(Le Figaro, Antoine Foucher e Ronan Planchon, 8 settembre 2025)
Punti chiave:
- La crisi francese è sociale, non solo di bilancio, per la mancata valorizzazione del lavoro.
- Le scelte politiche privilegiano il presente, trascurando investimenti futuri.
- Serve ridurre i contributi previdenziali e investire in istruzione e infrastrutture.
Antoine Foucher, autore di “Uscire dal lavoro che non paga più”, denuncia una crisi sociale più grave di quella di bilancio.
“La crisi di bilancio è solo la punta dell’iceberg”, afferma, indicando che le scelte politiche degli ultimi decenni hanno favorito il consumo immediato a scapito di investimenti in istruzione, industria, transizione energetica e infrastrutture.

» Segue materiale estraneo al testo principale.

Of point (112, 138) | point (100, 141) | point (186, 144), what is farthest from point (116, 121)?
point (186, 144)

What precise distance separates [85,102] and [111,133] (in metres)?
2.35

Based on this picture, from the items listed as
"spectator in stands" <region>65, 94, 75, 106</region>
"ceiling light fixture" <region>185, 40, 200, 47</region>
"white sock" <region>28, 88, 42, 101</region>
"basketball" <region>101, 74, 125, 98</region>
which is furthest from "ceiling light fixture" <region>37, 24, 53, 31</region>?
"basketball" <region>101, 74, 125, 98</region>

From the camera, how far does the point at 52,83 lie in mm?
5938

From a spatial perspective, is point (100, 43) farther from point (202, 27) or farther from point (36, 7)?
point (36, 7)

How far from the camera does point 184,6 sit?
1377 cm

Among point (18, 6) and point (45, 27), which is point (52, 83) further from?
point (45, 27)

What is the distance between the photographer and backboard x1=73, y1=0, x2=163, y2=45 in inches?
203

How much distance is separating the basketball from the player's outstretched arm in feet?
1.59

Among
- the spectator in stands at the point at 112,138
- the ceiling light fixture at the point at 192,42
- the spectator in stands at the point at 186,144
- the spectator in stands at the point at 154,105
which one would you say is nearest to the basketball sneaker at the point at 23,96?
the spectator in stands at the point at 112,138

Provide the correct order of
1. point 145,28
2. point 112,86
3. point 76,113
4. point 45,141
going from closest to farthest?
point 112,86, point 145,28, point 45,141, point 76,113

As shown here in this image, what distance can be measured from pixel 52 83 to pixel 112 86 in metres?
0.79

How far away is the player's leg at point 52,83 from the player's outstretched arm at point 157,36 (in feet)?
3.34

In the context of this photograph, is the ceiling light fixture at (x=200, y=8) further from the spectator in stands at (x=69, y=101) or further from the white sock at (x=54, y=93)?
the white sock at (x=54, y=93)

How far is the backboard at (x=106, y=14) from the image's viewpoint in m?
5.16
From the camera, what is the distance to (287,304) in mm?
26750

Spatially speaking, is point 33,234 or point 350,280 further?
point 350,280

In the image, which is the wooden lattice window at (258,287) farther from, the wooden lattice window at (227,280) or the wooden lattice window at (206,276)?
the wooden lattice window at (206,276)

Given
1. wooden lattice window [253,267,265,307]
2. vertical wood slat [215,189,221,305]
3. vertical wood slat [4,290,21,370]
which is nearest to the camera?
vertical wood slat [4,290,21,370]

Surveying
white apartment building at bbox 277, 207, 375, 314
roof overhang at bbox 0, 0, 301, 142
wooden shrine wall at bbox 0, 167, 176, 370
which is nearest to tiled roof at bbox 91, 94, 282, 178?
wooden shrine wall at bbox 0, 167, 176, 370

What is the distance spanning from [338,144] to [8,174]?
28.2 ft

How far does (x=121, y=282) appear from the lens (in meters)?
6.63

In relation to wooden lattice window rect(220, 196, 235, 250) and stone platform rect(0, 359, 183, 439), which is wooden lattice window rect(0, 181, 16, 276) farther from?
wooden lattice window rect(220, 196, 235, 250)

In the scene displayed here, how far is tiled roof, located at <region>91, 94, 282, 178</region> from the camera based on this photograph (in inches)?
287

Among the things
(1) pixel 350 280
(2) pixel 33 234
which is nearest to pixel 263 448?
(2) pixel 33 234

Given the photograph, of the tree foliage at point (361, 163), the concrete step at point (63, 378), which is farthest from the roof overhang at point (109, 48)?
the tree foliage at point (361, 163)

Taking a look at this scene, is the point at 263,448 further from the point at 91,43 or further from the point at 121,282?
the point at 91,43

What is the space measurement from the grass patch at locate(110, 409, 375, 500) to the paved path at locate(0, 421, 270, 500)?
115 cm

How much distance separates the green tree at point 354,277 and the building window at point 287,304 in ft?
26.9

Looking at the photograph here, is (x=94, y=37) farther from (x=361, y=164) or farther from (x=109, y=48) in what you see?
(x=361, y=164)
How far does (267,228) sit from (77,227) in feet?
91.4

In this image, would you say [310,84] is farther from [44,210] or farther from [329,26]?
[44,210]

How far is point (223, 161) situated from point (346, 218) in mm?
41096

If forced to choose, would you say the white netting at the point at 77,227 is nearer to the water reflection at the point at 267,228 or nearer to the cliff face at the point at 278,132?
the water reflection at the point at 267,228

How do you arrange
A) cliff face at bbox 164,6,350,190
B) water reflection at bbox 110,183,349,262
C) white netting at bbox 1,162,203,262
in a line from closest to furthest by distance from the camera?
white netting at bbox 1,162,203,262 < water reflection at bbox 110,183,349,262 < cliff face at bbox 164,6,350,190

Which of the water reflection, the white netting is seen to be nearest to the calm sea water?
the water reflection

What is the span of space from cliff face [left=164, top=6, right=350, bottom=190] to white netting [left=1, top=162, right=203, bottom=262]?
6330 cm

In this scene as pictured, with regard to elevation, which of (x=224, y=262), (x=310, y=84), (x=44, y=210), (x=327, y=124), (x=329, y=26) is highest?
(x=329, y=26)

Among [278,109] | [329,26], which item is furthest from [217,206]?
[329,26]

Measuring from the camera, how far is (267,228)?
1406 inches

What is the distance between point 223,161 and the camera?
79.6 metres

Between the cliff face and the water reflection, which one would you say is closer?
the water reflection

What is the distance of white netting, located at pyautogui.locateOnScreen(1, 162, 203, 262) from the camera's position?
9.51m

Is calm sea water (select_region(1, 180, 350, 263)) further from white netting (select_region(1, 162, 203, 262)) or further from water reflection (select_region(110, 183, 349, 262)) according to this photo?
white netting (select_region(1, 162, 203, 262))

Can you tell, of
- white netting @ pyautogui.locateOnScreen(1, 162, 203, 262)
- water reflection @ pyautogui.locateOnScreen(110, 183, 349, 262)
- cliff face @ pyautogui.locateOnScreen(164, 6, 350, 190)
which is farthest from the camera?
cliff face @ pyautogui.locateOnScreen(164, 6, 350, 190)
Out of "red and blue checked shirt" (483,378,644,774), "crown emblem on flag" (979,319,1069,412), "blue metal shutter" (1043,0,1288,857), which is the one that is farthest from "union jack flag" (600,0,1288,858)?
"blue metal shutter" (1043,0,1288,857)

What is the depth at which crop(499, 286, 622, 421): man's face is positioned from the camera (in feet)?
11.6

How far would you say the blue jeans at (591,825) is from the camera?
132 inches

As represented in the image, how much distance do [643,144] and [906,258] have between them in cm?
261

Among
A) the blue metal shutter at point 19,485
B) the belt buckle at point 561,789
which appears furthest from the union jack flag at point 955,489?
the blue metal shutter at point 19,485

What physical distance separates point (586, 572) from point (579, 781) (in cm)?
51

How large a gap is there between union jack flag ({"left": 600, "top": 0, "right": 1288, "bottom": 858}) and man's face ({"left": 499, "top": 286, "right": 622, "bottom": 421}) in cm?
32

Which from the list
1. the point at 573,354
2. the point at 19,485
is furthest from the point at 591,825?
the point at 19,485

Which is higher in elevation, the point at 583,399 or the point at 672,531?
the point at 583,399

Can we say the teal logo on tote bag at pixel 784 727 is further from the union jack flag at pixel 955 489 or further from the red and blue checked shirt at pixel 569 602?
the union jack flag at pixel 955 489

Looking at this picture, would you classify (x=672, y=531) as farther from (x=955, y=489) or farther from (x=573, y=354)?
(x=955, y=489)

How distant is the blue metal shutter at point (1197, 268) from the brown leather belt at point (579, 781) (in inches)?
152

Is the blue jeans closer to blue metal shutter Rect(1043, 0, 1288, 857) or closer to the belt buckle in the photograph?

Questo ha indebolito la Francia, con una spesa sociale che assorbe risorse, mentre gli investimenti collettivi languono, richiedendo 250 miliardi di euro annui.
I lavoratori, pur attivi (tasso di occupazione al 69%), sono demotivati: “L’assenza di un futuro radioso spinge gli individui a ripiegarsi sulla sfera personale”, spiega Foucher, notando che il lavoro non migliora più il tenore di vita.
La percezione del lavoro come valore è crollata dal 60% al 24% in trent’anni. Le pensioni, che assorbono il 14% del PIL contro il 7% dell’istruzione, pesano sui salari, con contributi raddoppiati in una generazione.
Per Foucher, è essenziale un ribilanciamento: “Ridurre la parte delle pensioni nel PIL deve servire a investire nell’avvenire”, come istruzione e difesa, e abbassare i contributi per rendere il lavoro più remunerativo.
Senza una politica che ripristini la fiducia nel futuro collettivo, nessun governo potrà invertire il declino, nonostante i tentativi di Bayrou di sensibilizzare sul debito.